Fonseca Laura Mar, Krause Nicerine, Lebreton Fanny, Berishvili Ekaterine
Laboratory of Tissue Engineering and Organ Regeneration, Department of Surgery, University of Geneva, Geneva, Switzerland.
Cell Isolation and Transplantation Center, Department of Surgery, Geneva University Hospitals and University of Geneva, Geneva, Switzerland.
Artif Organs. 2025 Apr;49(4):541-555. doi: 10.1111/aor.14950. Epub 2025 Jan 23.

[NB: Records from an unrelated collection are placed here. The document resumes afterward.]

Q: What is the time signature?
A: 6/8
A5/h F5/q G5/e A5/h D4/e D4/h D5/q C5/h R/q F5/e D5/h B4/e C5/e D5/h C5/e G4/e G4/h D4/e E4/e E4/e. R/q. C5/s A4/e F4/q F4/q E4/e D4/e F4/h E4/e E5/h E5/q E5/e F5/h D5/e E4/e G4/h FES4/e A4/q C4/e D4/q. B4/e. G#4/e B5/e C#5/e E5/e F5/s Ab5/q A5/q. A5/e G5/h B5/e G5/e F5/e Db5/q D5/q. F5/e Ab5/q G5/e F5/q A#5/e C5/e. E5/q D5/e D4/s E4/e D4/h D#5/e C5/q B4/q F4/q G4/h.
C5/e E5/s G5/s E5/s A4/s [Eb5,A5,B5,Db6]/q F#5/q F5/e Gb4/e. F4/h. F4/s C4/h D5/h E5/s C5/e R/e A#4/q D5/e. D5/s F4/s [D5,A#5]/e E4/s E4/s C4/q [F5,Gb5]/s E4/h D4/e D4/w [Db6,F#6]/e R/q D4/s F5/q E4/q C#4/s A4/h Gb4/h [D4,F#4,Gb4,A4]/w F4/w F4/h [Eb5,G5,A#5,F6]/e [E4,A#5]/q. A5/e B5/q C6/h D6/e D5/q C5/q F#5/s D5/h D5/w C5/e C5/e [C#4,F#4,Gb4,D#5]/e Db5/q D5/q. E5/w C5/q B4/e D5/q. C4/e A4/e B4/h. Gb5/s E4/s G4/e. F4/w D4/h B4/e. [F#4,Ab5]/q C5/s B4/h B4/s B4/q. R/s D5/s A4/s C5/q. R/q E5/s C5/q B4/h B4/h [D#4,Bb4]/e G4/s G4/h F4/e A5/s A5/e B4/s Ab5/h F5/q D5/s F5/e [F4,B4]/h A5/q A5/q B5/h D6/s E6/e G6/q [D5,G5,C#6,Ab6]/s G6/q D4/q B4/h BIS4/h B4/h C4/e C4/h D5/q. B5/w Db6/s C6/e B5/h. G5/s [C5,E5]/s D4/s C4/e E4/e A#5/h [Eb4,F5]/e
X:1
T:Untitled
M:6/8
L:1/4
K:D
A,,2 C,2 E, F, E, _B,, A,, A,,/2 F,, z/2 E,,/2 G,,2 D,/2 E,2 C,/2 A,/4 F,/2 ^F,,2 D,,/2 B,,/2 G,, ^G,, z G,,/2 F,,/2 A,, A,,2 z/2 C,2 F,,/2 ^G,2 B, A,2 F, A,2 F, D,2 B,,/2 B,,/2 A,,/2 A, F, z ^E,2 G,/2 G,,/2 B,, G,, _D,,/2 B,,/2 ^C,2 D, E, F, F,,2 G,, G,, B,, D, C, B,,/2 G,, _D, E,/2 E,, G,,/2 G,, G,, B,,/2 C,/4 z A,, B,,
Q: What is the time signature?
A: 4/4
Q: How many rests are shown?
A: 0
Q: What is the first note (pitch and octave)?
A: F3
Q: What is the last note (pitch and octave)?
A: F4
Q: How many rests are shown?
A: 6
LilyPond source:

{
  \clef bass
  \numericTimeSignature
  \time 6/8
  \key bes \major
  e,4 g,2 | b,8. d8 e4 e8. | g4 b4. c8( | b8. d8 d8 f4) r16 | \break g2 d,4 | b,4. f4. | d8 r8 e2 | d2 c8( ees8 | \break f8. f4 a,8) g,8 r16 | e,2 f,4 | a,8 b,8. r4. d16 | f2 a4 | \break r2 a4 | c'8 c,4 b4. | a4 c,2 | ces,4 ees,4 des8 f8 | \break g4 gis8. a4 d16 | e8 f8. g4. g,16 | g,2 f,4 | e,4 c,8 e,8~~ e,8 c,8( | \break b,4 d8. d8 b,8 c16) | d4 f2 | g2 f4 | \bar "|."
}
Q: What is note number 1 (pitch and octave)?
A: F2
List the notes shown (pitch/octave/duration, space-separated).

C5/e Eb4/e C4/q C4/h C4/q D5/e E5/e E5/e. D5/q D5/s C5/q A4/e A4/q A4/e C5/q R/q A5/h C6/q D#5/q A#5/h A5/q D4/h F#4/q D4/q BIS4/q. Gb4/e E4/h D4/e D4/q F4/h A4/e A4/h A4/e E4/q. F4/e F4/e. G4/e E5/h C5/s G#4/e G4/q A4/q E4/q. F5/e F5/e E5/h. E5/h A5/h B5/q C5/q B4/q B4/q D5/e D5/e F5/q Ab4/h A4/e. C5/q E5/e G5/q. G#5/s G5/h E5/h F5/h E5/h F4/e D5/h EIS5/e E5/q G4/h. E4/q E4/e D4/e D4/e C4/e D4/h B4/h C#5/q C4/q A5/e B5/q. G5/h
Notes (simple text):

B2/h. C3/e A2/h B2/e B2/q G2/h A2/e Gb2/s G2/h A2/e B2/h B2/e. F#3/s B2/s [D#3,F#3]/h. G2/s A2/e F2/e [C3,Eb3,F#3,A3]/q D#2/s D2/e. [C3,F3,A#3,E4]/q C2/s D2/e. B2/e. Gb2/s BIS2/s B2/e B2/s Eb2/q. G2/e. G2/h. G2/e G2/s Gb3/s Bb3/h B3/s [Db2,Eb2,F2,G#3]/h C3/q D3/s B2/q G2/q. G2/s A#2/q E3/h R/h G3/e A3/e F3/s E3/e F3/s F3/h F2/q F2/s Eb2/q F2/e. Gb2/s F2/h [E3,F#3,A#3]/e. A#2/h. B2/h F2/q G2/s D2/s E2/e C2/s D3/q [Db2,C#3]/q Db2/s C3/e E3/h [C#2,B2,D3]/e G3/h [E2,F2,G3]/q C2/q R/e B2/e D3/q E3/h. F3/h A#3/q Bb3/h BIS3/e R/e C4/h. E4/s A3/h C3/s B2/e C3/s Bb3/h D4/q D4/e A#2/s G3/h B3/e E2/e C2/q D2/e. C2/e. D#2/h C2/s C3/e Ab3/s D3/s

Intrahepatic islet transplantation is a promising strategy for β-cell replacement therapy in the treatment of Type 1 Diabetes. However, several obstacles hinder the long-term efficacy of this therapy. A major challenge is the scarcity of donor organs. During the isolation process, islets are disconnected from their extracellular matrix (ECM) and vasculature, leading to significant loss due to anoikis and hypoxia. Additionally, inflammatory and rejection reactions further compromise islet survival and engraftment success. Extensive efforts are being made to improve the efficacy of islet transplantation. These strategies include promoting revascularization and ECM support through bioengineering techniques, exploring alternative sources of insulin-secreting cells, and providing immunomodulation for the graft. Despite these advancements, a significant gap remains in integrating these strategies into a cohesive approach that effectively replicates the native endocrine environment. Specifically, the lack of comprehensive methods to address both the structural and functional aspects of the endocrine niche limits reproducibility and clinical translation. Therefore, bioengineering an endocrine pancreas must aim to recreate the endocrine niche to achieve lifelong efficacy and insulin independence. This review discusses various strategies developed to produce the building blocks for generating a vascularized, immune-protected insulin-secreting construct, emphasizing the importance of the endocrine niche's composition and function.
肝内胰岛移植是1型糖尿病β细胞替代治疗的一种有前景的策略。然而,有几个障碍阻碍了这种治疗的长期疗效。一个主要挑战是供体器官的稀缺。在分离过程中,胰岛与细胞外基质(ECM)和脉管系统分离,导致由于失巢凋亡和缺氧而造成大量损失。此外,炎症和排斥反应进一步损害胰岛存活和移植成功率。人们正在做出广泛努力来提高胰岛移植的疗效。这些策略包括通过生物工程技术促进血管再生和ECM支持、探索胰岛素分泌细胞的替代来源以及为移植物提供免疫调节。尽管有这些进展,但在将这些策略整合为一种有效复制天然内分泌环境的连贯方法方面仍存在重大差距。具体而言,缺乏解决内分泌微环境结构和功能方面的综合方法限制了可重复性和临床转化。因此,生物工程化内分泌胰腺必须旨在重建内分泌微环境,以实现终身疗效和胰岛素自主。本综述讨论了为生成血管化、免疫保护的胰岛素分泌构建体的组成部分而开发的各种策略,强调了内分泌微环境组成和功能的重要性。